WORK ITEM »
In the entries below, the lines from the one with "Police on horseback" through the one with "An abstract ocean" are to be copied exactly; both ends count.

RECORD SET »
========================
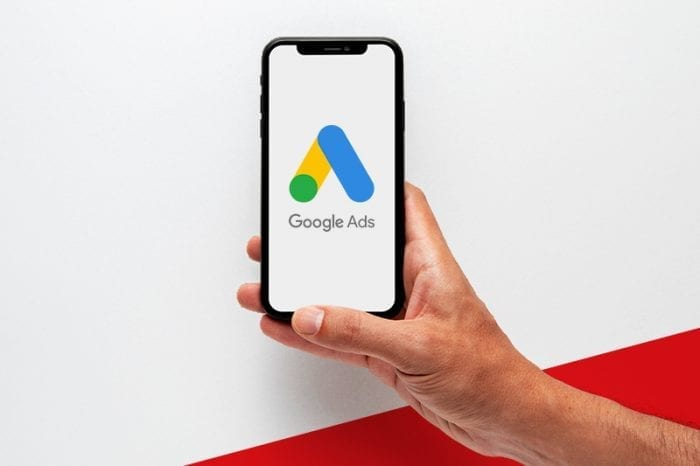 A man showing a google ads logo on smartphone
========================
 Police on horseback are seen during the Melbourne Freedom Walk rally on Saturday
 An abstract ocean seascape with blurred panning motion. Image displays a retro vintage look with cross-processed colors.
========================
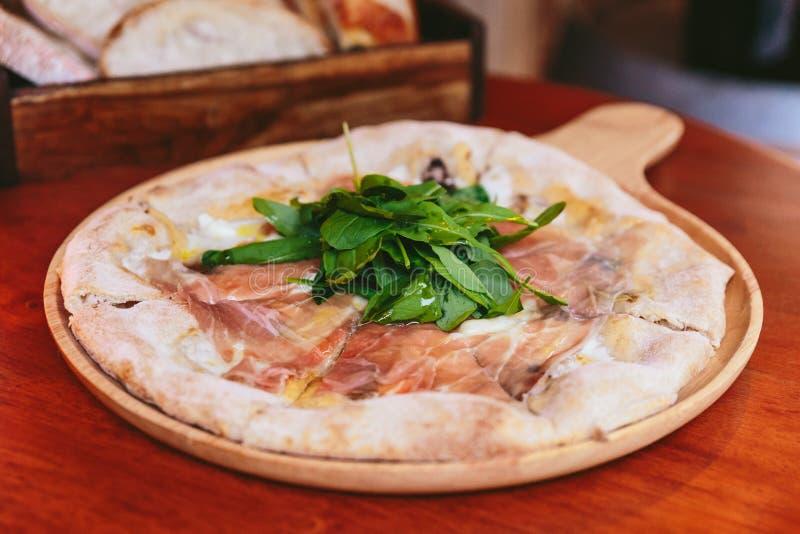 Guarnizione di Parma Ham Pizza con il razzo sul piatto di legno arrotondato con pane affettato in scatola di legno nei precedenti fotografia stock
========================
YOUR SOLUTION »
 Police on horseback are seen during the Melbourne Freedom Walk rally on Saturday
 An abstract ocean seascape with blurred panning motion. Image displays a retro vintage look with cross-processed colors.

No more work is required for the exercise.